Options and next steps considered
- Billing review and reimbursements: Finance staff said they will compile a detailed list of bills, days and patient counts to assess whether opioid‑abatement funds or other reimbursements could offset mental‑health and transport costs.
- Pilot program: Staff described a proposed pilot project, expected to start in January, to provide intensive brief cognitive therapy in‑county to reduce transports and outside stays. The project, described as coordinated with state contacts and a Department of Defense consultant, was said to be intended to be funded by the state for the first year; staff cautioned the state’s final approval and funding were not guaranteed and might be delayed. Erica said the county should know more about the pilot’s funding within a day or two of the workshop discussion.
- Juvenile detention alternatives: Commissioners discussed exploring nearby capacity (Bozeman/Gallatin or other regional providers) to reduce travel‑time transport costs to Billings and Warm Springs. Staff said the sheriff’s office or county attorney’s office would need to follow up on contracting and placement logistics.
- Use of reserves and PILT: Erica explained that each fund’s cash balance functions as its reserve and that prior commissioners sought to reduce reliance on Payment‑in‑Lieu‑of‑Taxes (PILT) to support general operations. She said most PILT now supports dispatch, the sheriff’s office and roads and is unlikely to cover the recent shortfall because of competing demands.
- Transfers and year‑end adjustments: Finance said she performs transfers on June 30 (and sometimes May 31) to stabilize fund cash positions and offered to run transfers sooner to give commissioners a clearer view of year‑end cash and actuals.

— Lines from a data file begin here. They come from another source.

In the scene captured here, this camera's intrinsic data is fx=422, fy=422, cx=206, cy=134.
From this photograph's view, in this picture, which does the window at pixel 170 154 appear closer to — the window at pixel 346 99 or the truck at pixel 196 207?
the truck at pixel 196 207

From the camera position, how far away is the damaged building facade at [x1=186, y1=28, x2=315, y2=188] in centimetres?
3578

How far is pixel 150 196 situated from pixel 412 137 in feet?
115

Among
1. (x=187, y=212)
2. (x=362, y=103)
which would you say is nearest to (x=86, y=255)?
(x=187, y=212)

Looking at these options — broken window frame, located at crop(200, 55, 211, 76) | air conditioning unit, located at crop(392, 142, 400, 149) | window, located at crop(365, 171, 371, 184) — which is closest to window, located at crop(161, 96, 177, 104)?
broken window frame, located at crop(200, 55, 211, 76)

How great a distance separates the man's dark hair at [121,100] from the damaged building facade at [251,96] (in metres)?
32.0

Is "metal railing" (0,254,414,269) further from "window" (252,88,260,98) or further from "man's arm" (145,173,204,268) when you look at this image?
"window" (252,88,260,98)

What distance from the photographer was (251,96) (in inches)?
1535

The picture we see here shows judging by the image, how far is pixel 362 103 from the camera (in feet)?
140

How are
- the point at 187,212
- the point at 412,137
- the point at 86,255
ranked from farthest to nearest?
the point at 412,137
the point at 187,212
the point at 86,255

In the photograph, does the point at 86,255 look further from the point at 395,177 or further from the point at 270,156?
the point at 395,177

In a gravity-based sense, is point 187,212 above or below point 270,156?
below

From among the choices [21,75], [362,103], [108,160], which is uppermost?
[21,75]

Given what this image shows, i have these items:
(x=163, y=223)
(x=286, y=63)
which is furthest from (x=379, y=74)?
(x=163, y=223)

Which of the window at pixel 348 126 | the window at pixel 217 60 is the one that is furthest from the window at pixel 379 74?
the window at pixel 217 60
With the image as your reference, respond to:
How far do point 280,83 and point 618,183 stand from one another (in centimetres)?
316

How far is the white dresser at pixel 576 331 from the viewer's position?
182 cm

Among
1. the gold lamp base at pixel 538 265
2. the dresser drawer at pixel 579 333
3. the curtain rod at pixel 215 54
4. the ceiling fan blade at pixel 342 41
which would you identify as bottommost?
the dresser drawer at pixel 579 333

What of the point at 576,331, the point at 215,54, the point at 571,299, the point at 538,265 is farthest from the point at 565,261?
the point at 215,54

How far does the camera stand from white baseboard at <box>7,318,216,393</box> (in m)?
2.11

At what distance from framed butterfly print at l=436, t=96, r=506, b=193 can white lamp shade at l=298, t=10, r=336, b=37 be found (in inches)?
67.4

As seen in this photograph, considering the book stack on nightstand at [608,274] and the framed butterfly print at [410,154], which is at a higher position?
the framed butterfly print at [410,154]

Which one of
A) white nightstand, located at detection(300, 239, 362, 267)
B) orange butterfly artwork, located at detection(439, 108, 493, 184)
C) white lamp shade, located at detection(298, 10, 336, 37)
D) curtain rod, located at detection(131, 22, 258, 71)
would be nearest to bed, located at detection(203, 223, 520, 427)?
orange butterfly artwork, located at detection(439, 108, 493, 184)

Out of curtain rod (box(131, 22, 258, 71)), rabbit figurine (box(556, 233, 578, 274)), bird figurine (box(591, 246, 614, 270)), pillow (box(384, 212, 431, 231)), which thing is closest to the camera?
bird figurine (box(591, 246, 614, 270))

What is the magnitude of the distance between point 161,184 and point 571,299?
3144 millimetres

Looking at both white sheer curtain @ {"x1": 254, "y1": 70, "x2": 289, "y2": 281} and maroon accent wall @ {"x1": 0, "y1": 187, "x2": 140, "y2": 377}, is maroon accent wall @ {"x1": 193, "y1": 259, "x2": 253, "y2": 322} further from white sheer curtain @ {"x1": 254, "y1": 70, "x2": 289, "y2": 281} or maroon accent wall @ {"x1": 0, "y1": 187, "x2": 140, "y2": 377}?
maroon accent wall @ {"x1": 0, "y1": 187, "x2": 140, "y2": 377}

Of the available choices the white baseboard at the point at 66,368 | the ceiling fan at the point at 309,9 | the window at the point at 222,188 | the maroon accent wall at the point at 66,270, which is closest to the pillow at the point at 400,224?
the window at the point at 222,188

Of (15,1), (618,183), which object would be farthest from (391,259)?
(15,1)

Other budget items discussed
- Payroll and spending mix: Finance staff noted payroll comprises about 74% of general fund expenditures, with supplies/services at roughly 24% and capital/transfers making up smaller shares.
- Refuse fund: Staff reported refuse revenues and expenditures had improved after a rate increase; the refuse fund has carried debt and required specialized equipment purchases that affect cash flow.
- Grants and admin fees: FEMA and other grant admin fees appeared in multiple lines because of separate flood events; staff said those revenues help offset wages and costs where allowable.

Public comment and staff follow‑up
Dr. Laurel (public commenter) thanked staff for highlighting mental‑health costs and noted public‑health reimbursement changes. Finance staff said the health department’s reimbursements were improving compared with last year. Commissioners asked staff to continue compiling detailed billing records and to pursue possible state reimbursements, opioid‑abatement offsets, and confirmation of Warm Springs’ accreditation and Medicaid billing status.

Ending: The meeting closed with a routine motion to adjourn that was moved, seconded and approved.

The county’s finance staff emphasized that the numbers presented were provisional and dependent on final payroll and revenue interfaces in June; commissioners instructed staff to return with updated projections and the detailed billing compilation for further action.